* RECORDS SHOWN
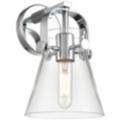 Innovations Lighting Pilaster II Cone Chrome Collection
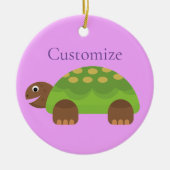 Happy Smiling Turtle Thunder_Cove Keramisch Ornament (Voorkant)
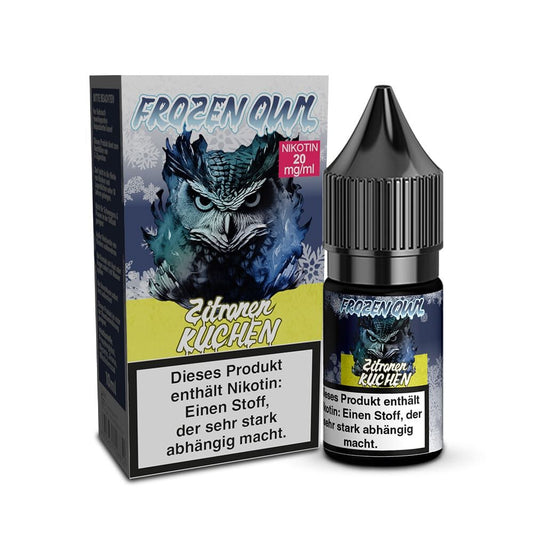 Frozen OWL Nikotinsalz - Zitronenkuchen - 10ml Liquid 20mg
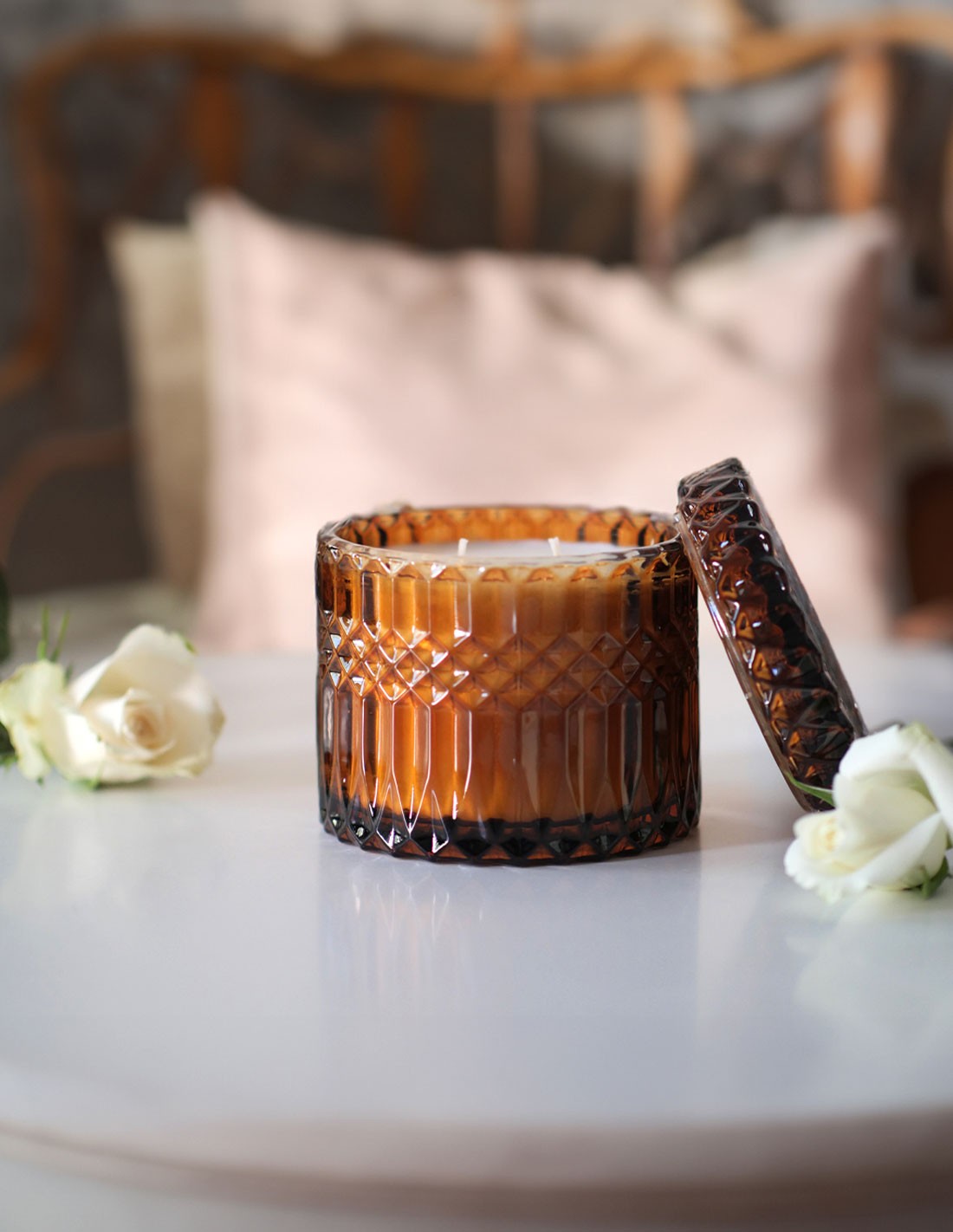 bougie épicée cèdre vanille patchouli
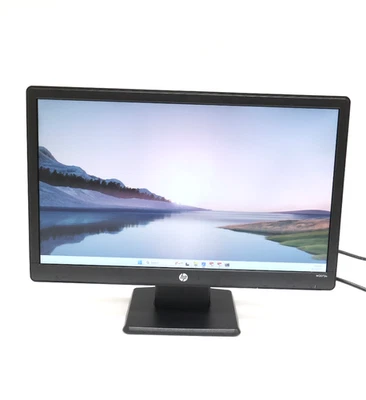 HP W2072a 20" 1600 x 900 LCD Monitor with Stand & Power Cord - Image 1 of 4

* REQUIREMENT
Would you please output each record exactly, leaving the images out?

* ANSWER BOX
 Innovations Lighting Pilaster II Cone Chrome Collection
 Happy Smiling Turtle Thunder_Cove Keramisch Ornament (Voorkant)
 Frozen OWL Nikotinsalz - Zitronenkuchen - 10ml Liquid 20mg
 bougie épicée cèdre vanille patchouli
 HP W2072a 20" 1600 x 900 LCD Monitor with Stand & Power Cord - Image 1 of 4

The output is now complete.